Jetson GPU Usage

We’ve bought a Jetson TX1 board to do our vision work this year and I had a question on its benefits. We’re not actually using the GPU module because we’re not using any of the vision algorithms that it can accelerate. Given this, is there a benefit of doing vision on the Jetson over a cheaper board like the RPI3?

Well the CPU is a bit more powerful than the rPi 3’s, but that’s about it. Comparing the jetson to an Odroid XU4 or C2 if you’re not using GPU, the XU4 or C2 wins generally.

I highly doubt that. Thresholds, desaturates, and blurs are very common operations that can be GPU accelerated.

Also, we’re writing our CV code in python but I can’t find any gpu functions written for python. Are there wrappers available?

No. The python bindings just got OpenCL support, but the Jetson doesn’t support it. You’d have to write your own bindings for the CUDA functions.

Without doing lot of complicated moving of memory from the CPU to the GPU, the one thing that seems to be offloaded using the built-in CUDA version of the OpenCV on Jetson is the decode of the encoded video from the camera, and I believe also the encode of the video (if you want to create a JPEG image and write it to disk, so a MJPG streamer can stream it to the driver station).

It’s not clear how that compares to the Raspberry Pi 3 yet.

We are transitioning from a Jetson TK1 to a Raspberry Pi 3 this year, and one of my notes is to get performance stats; if I get to that I will post them.

  • scott

Here are published specs, for comparison:

Jetson TX1
ARM Cortex-A57 MPCore (Quad Core) w/NEON technology. Up to 1.73Ghz.
Cache: L1 Cache: 48KB; L2 Cache: 2MB
4GB Ram LPDDR4 (1600Mhz)
GPU: NVidia Maxwell: 256-core
OpenGL ES Shader Performance: Up to 1024 GFlops.

Raspberry Pi 3
CPU: ARM Cortex-A53 (Quad Core). Up to 1.2Ghz.
Cache: L1 Cache: 32KB, L2 Cache: 512KB
RAM: 1GB Ram LPDDR2 (900 Mhz)
GPU: Broadcom VideoCore IV GPU. Up to 24 GFlops.

My overall takeaway is if you’re not taking advantage of the Jetson TX1 GPU, the performance between the two is comparable, though the Jetson TX1 clearly wins.

The very interesting question is how much of the GPU is a team actually taking advantage of. If the answer is not much, the Raspberry Pi 3 cost/performance is very compelling.

I’d expect that over the coming years the integration/ease-of-use between OpenCV and the GPUs will improve and at that point the difference in performance (as realizable by FRC teams w/out deep GPU experience) will become more pronounced in Jetson TX1’s favor. Perhaps someone w/significant experience here can shed more light on the current state-of-the art here and where things are headed on future OpenCV/GPU integration…

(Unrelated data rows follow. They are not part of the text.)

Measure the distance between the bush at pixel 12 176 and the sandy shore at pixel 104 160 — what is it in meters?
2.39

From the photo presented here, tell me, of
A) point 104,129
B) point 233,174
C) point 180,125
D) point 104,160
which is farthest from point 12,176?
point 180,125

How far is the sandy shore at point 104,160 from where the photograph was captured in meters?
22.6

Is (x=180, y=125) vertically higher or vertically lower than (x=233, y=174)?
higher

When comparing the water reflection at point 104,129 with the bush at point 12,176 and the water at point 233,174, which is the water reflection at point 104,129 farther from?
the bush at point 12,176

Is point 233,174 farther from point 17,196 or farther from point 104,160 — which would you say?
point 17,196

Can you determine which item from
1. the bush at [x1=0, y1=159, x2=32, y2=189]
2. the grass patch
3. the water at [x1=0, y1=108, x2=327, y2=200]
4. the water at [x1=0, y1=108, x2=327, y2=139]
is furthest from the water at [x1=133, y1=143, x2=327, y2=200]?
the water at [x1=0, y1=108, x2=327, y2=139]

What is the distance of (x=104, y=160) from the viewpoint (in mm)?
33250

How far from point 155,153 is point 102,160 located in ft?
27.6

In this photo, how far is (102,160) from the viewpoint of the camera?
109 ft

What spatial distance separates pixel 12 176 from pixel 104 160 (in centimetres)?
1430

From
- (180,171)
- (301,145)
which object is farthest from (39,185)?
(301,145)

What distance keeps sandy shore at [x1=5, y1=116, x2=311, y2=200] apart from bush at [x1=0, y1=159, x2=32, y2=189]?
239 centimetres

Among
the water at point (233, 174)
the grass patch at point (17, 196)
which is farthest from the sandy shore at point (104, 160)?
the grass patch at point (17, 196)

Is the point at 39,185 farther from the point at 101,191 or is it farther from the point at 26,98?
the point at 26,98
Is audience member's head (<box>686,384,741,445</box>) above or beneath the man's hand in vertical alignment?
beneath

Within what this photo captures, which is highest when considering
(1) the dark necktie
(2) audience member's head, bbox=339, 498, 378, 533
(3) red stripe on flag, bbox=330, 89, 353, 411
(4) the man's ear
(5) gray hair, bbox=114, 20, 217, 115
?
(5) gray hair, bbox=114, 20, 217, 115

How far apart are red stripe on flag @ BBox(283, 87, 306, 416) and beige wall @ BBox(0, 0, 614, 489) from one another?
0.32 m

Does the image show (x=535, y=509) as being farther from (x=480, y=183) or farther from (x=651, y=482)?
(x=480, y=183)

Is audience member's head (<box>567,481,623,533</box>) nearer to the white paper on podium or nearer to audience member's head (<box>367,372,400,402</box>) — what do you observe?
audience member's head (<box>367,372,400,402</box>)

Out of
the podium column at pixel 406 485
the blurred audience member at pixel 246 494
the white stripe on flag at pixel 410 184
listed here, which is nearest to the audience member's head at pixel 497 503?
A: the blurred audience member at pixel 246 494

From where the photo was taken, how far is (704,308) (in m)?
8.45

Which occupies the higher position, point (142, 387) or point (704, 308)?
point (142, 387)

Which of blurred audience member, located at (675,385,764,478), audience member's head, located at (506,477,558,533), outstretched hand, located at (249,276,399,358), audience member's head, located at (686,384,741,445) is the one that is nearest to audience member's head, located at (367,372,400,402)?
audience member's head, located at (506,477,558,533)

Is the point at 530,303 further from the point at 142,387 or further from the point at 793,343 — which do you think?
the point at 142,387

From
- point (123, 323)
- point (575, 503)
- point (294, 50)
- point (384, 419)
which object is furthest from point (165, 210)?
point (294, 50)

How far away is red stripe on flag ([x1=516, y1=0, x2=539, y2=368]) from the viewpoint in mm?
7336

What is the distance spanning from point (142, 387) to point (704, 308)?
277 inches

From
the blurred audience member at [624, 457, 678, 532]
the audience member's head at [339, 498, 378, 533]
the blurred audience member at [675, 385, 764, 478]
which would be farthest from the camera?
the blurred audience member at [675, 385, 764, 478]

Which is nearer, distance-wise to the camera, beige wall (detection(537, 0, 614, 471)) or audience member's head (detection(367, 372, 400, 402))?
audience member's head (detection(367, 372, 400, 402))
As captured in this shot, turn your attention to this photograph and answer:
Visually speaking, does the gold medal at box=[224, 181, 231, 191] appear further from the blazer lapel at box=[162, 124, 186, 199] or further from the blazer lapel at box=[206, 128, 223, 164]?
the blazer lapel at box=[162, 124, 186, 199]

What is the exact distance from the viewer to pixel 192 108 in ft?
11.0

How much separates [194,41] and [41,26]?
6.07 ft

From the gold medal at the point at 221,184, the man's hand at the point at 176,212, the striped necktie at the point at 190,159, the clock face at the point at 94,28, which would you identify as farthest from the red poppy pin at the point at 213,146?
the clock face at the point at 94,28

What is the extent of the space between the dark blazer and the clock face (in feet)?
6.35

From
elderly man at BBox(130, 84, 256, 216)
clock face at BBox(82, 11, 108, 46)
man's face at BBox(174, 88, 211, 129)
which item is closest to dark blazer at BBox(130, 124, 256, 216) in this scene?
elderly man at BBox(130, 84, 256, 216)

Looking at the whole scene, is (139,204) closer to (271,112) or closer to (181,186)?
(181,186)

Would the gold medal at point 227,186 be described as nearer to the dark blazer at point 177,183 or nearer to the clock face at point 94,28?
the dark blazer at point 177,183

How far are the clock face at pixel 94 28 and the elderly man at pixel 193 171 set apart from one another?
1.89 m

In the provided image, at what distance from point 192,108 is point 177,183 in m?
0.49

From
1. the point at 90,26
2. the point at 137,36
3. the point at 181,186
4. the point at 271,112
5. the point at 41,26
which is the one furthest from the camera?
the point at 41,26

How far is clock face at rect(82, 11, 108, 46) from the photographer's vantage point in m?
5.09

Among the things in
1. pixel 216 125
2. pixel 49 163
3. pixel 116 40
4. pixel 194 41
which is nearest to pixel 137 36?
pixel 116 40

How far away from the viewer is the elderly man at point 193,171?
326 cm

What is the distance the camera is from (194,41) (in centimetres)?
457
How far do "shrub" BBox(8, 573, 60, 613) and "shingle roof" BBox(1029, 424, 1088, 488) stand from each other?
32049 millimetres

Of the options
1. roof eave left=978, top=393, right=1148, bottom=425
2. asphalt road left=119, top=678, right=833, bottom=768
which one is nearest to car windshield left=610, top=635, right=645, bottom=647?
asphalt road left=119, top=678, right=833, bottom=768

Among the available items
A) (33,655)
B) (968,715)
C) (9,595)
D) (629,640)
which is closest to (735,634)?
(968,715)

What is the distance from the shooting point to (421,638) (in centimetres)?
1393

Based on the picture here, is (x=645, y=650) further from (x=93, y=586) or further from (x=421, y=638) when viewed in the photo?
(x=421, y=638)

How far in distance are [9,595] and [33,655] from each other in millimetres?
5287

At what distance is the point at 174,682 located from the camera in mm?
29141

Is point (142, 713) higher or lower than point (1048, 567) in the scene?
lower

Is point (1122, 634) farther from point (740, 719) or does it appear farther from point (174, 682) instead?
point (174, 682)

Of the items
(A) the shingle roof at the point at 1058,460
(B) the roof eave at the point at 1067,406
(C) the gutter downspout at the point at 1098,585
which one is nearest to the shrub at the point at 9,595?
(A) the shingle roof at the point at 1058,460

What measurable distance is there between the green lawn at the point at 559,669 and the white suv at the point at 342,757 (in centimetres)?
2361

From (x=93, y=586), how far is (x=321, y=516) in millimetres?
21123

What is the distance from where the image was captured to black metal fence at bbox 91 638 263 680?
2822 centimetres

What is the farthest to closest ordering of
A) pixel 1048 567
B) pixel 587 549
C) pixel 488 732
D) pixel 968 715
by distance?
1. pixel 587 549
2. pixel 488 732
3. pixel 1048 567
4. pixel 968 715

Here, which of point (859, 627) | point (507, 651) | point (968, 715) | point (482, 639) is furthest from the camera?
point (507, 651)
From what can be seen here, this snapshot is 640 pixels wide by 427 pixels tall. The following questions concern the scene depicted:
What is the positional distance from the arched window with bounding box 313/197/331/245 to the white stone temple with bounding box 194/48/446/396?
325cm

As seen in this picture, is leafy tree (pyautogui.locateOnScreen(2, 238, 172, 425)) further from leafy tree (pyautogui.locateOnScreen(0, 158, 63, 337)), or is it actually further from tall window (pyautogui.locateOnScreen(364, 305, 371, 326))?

It should be noted that the Pi’s Cortex-A53 DOES support ARM NEON (just like the jetson), as it’s mandatory per-core in it’s specification.

Compiling OpenCV with the proper flags, as well as being mindful of your memory allocations will grant a speed increase in the Pi 3, as OpenCV will use NEON where possible. It won’t be nearly as fast as a GPU-Enabled Jetson, but the speed is generally what we call “Fast Enough” for this application, and should work more than fine if your vision pipeline isn’t too heavy.

The biggest amount of time will be spent in operations like Thresholding, as at this point you’re throttled by memory speeds and CPU looping speeds. NEON will increase the speed of the CPU looping, and the memory bottleneck is more than fast enough for a 30fps stream.

An A57 is about 2x faster per clock than the A53. Add in the extra clock speed, memory BW and cache and it might up to 3x. That’s pretty significant - whether it is worth the cost or not is another question but I’m not sure I’d call it comparable performance.

That being said, I’d be happy to see actual numbers if people have code which they think is representative of what teams typically run.